I'm guessing what needs to happen is that the rest of the stuff in node_teaser(), the stuff that's supposed to be trying to cut the teaser back until it finds something useful to break at (ending paragraph tag, for example) needs to be set up to watch out for HTML entities?

Or is it the job of HTML Corrector filter to catch the broken html entity (and in my case, the broken, half finished anchor tag) and clean it up? I'm not sure where the solution to this problem should go, in node_teaser or in the HTML Corrector.

BTW, this is still an issue in Drupal 6.12, which is what I'm currently using.

jhodgdon’s picture

Title: HTML Corrector sometimes breaks teaser when using HTML Entities » node teaser generation breaks when using entities
Version: 6.6 » 6.x-dev
Component: filter.module » node.module

I'm sure this is still an issue in the latest node.module.

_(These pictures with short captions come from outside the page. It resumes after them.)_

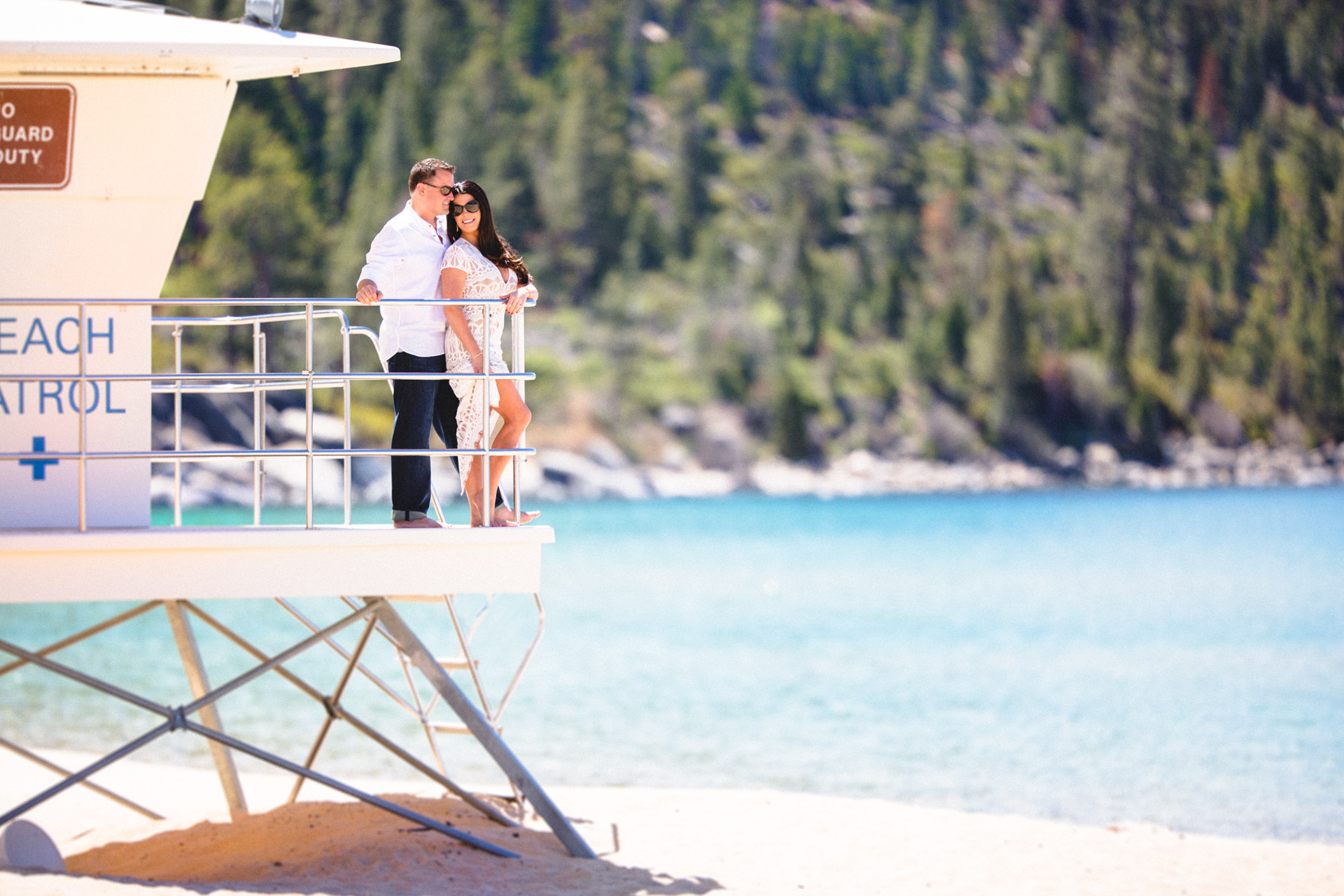Tahoe-sunny-beach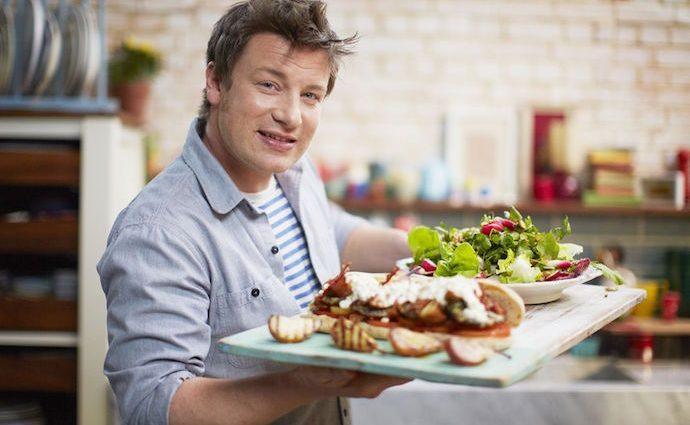 Знаменитый кулинар Джейми Оливер теперь многодетный отец (фото)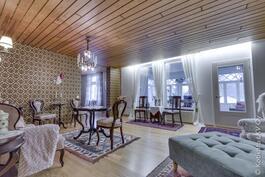 Upea iso olohuone jossa voit nauttia takkatulen lämmöstä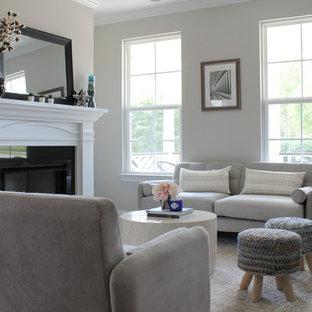 シャーロットの小さいミッドセンチュリースタイルのおしゃれなLDK (フォーマル、グレーの壁、淡色無垢フローリング、標準型暖炉、石材の暖炉まわり、壁掛け型テレビ、茶色い床) の写真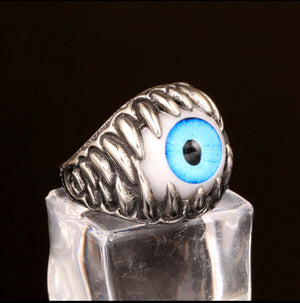 Ring of the evil eye.
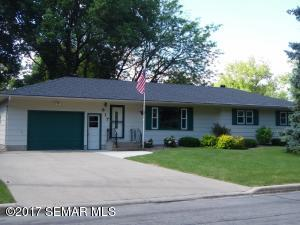 817 8th Avenue NW, Waseca, MN 56093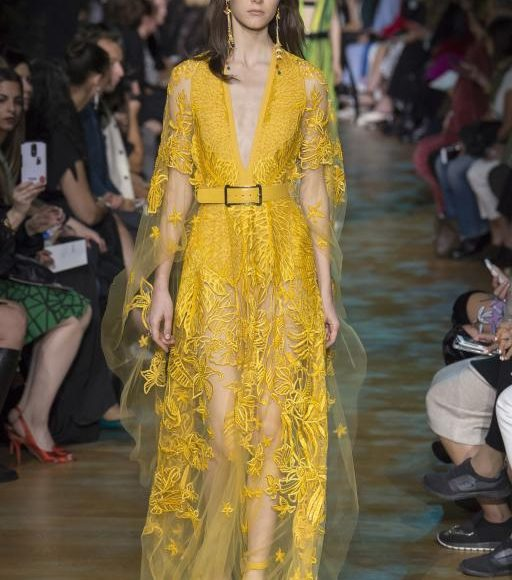 فستان خطوبة اصفر من ايلي صعب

The reason for both of these issues is that truncate_utf8() should not be used to make a substring.
#200185: truncate_utf8() is used as a substring function
See comment #4:
http://drupal.org/node/200185#comment-662567

jhodgdon’s picture

jhodgdon’s picture

If #768040: truncate_utf8() only works for latin languages (and drupal_substr has a bug) is ever fixed in Drupal 6, it will then be fine to use truncate_utf8() as a substring function. But it would probably be best to tell it to split on word boundaries, which would then take care of this problem.

AlexisWilke’s picture

I have a partial fix here for you guys:

#221257: text_summary() should output valid HTML and Unicode text

This won't check identity though. Good point! 8-}

I use FCKeditor with the identity feature turned off.

Thank you.
Alexis

Status: Active » Closed (outdated)

Automatically closed because Drupal 6 is no longer supported. If the issue verifiably applies to later versions, please reopen with details and update the version.